The unquenchable brilliance of E Nesbit

Sally Thomsett, Gary Warren and Jenny Agutter in The Railway Children, adapted from E Nesbitt's classic novel.
Sally Thomsett, Gary Warren and Jenny Agutter in The Railway Children, adapted from E Nesbitt’s classic novel. Photograph: Allstar/EMI/Sportsphoto Ltd/Allstar

When I first came across my inspiration, E Nesbit, I wasn’t aware that I was being inspired. I was a child and she was the shadowy author behind some of my favourite books - The Railway Children, The Story of the Treasure-Seekers, Five Children and It. Somehow, though these books were written in the Edwardian age and I was reading them in the 1960s, it never occurred to me that they were in any way old-fashioned. Nesbit’s voice is surprisingly contemporary, and when I read (and re-read) her books, I loved the sense that she was talking directly to me, with entertainment as her sole purpose.

She wasn’t trying to inform me, or to enchant me - though she ended up doing both.

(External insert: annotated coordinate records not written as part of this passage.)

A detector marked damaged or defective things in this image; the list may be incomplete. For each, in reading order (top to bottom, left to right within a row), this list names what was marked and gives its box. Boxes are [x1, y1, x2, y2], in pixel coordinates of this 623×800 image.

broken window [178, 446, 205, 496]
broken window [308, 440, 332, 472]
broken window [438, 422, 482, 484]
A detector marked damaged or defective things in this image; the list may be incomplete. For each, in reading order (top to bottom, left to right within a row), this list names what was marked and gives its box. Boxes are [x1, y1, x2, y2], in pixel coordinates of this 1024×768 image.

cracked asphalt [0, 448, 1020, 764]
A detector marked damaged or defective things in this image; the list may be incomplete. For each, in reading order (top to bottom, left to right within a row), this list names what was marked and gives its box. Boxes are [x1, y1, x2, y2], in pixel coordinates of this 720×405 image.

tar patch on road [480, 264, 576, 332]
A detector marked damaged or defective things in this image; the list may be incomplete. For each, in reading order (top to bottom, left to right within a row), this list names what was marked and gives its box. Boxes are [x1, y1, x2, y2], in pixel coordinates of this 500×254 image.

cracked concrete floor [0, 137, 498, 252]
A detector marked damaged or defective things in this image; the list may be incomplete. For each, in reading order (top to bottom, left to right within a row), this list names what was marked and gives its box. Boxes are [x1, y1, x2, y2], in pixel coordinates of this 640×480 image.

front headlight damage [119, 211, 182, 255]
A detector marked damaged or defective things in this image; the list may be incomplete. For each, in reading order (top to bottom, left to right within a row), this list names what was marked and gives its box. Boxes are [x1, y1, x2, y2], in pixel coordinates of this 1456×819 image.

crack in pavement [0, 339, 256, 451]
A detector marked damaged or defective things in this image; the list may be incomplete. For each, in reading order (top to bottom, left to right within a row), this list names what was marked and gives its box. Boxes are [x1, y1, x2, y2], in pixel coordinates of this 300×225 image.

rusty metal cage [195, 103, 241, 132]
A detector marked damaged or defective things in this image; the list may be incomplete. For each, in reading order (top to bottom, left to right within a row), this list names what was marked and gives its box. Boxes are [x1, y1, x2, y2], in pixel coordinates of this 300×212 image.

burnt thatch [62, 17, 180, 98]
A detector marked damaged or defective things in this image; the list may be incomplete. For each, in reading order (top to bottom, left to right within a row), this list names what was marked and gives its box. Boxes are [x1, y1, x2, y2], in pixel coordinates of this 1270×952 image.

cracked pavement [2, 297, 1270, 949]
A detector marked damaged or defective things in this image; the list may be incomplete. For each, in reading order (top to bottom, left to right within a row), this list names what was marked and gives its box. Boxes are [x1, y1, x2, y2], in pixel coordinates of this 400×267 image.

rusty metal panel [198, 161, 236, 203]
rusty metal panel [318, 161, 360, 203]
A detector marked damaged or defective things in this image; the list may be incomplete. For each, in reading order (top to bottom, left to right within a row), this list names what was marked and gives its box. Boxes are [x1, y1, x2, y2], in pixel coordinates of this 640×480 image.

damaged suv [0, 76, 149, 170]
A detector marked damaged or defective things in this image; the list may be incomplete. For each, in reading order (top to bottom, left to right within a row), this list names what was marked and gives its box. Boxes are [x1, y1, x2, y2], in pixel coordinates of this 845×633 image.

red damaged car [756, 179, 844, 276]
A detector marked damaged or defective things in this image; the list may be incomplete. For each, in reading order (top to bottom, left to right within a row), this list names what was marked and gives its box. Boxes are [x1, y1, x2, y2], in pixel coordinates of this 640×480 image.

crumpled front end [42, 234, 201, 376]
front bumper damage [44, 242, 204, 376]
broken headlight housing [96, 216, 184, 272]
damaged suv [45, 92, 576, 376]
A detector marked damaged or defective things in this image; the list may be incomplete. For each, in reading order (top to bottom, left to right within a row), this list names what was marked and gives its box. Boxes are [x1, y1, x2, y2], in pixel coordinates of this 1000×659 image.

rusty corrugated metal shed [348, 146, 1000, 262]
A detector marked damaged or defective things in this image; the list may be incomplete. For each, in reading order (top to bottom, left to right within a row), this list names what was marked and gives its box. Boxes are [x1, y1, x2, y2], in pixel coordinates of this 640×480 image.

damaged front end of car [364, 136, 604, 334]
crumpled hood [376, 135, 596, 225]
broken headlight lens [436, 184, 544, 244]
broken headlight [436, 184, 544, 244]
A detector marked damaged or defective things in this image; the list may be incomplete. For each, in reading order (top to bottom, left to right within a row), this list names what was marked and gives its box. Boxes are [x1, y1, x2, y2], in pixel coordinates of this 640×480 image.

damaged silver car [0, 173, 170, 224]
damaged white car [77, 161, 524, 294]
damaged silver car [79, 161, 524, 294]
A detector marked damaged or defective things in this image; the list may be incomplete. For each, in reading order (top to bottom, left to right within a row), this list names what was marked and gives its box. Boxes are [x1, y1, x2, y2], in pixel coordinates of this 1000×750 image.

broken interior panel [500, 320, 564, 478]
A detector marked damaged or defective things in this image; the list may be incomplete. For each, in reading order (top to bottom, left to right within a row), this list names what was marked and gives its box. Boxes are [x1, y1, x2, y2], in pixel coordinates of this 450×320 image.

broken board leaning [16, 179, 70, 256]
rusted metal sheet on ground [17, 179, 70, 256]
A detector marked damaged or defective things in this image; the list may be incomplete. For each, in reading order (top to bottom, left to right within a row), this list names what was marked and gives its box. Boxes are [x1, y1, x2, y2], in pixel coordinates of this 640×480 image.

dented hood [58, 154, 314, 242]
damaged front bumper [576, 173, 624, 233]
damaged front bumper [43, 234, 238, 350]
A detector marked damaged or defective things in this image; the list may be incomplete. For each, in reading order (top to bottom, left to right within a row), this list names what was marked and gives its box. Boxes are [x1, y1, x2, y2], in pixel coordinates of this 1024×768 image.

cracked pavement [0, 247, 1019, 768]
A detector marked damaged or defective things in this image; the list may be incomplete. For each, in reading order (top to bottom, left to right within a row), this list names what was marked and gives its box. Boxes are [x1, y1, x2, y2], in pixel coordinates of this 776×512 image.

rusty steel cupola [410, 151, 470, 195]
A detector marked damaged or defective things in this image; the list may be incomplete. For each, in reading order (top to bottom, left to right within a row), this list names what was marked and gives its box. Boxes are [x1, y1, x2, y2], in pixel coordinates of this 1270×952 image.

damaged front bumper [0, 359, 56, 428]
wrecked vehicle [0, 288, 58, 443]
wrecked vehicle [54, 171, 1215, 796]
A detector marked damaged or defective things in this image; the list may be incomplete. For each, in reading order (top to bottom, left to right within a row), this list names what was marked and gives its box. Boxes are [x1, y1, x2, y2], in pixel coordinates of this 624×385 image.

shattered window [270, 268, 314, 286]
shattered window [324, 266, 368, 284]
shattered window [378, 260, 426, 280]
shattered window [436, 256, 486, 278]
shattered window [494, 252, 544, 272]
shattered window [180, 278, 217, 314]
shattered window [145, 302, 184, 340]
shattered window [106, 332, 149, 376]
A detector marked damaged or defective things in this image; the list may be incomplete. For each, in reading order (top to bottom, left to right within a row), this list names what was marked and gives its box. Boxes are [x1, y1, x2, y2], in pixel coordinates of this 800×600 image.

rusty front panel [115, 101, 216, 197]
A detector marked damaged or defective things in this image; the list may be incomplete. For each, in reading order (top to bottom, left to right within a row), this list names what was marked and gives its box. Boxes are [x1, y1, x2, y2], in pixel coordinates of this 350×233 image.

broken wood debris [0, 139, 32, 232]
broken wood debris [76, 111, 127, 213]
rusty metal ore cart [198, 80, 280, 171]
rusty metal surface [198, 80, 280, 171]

She had a way of sharing a joke with her readers, which made one feel pleasantly sophisticated and urbane. Best of all, she knew exactly how real children behave; not winsomely, that’s for sure. Her kids are never lackeys trying to please the grown-ups.

Five Children and It, and its sequels The Phoenix and the Carpet and The Story of the Amulet, were especially delightful to me because of the unforgettable presence of the Psammead - the haughty, grouchy sand fairy who could grant wishes. He was furry, he was fascinating, and of course his magic kept going wrong - the comic energy of these stories lies in the clash between magic and real life, which life always wins.

Nesbit became a real inspiration when I grew up and started writing myself. It wasn’t her way with magical characters that inspired me, so much as the fact that she wrote because she needed to make a living, and couldn’t do anything else (see also Louisa May Alcott and Frances Hodgson Burnett, my other two goddesses). I was in the same situation, and could only marvel at the unquenchable brilliance of Nesbit’s work while she was struggling to pay the bills. Before I started to write Five Children on the Western Front, I read the three Psammead books again, half expecting them to have lost some of their brilliance - and I fell under her spell of her imagination all over again.